THE PROBLEM: Condense the paragraph of the job-creation article that begins "The most obvious one is technology" into a short bulleted list that keeps its main facts.

### TEXT BLOCK ###

Tupperware CEO: Why Job Creation As We Know It Is Over

For the past five decades, from after World War II until the turn of the Millennium, the U.S. relied on companies to create jobs and grow the economy. However, the days when job growth outpaced population growth are over. Government data show that during the past year, U.S. population growth outpaced jobs growth by more than 1 million. Several factors have changed the way we view employment, but there are two big variables that deserve attention:

The most obvious one is technology. It's clear that manufacturing jobs are vanishing. More than 4.5 million of them disappeared in the U.S. during the past 20 years alone. And where new manufacturing facilities are being built today, they create far fewer jobs than in the past, because of robotics and automation. That's true in the United States, and it's true abroad. It's not much different for so-called "knowledge workers," whose job involves handling or using information, such as software engineers, physicians, pharmacists, engineers and scientists. Artificial Intelligence systems and Big Data analytics are already replacing many rules-based jobs, such as accountants, lawyers, mid-level managers, and even doctors.

The second factor has to do with demographics. Millennials have entered the workforce, a generation with very different expectations for their work-life balance. Their career choice is not based on finding the right employer to stay with from graduation until retirement. They want to be in control, do their own thing, work at their own pace.

### DATA RECORDS ###

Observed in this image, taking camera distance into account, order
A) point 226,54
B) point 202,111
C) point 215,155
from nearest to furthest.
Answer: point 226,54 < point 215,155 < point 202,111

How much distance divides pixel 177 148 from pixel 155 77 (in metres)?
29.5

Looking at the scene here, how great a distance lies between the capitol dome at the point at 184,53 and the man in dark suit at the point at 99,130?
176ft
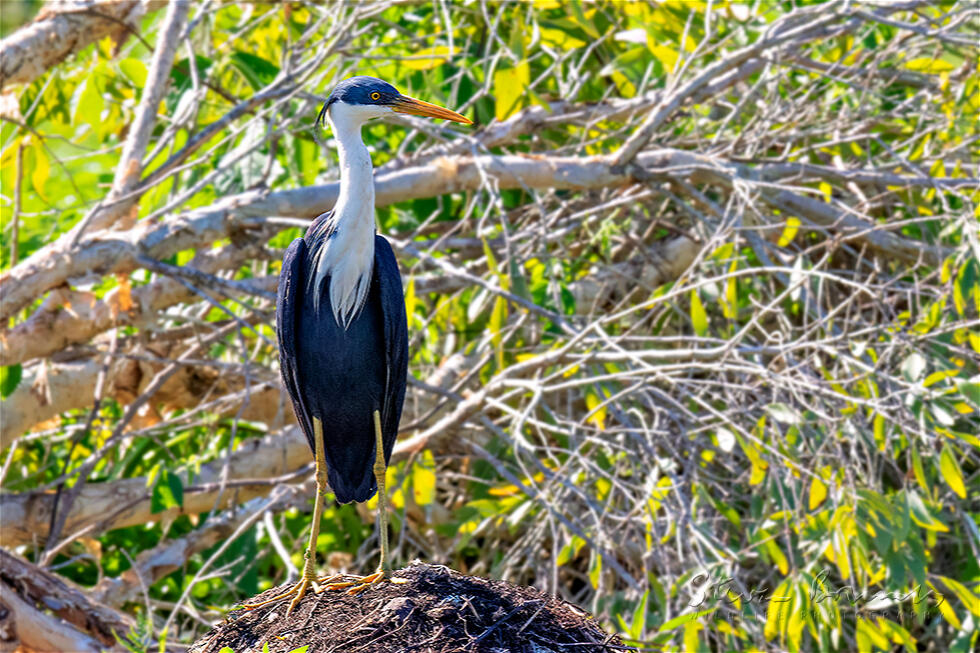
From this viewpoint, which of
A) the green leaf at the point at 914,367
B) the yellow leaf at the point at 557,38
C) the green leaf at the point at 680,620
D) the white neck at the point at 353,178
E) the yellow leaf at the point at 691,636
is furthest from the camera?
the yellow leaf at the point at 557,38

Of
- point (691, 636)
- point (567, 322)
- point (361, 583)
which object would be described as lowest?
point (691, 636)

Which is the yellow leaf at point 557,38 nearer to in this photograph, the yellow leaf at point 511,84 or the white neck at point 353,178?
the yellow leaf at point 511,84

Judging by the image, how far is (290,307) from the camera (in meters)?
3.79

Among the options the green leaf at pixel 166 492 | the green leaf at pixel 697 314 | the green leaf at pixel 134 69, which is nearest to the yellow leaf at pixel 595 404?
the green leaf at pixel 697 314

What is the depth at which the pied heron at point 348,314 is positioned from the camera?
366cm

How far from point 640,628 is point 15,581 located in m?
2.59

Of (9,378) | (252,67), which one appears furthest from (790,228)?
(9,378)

###

SOLUTION FOR THIS TASK:
- Technology is the most obvious factor changing employment.
- Manufacturing jobs are vanishing. More than 4.5 million disappeared in the U.S. in the past 20 years.
- New manufacturing facilities, in the U.S. and abroad, create far fewer jobs than in the past because of robotics and automation.
- The situation is not much different for "knowledge workers," whose jobs involve handling or using information.
- Artificial Intelligence systems and Big Data analytics are already replacing many rules-based jobs, such as accountants, lawyers, mid-level managers and even doctors.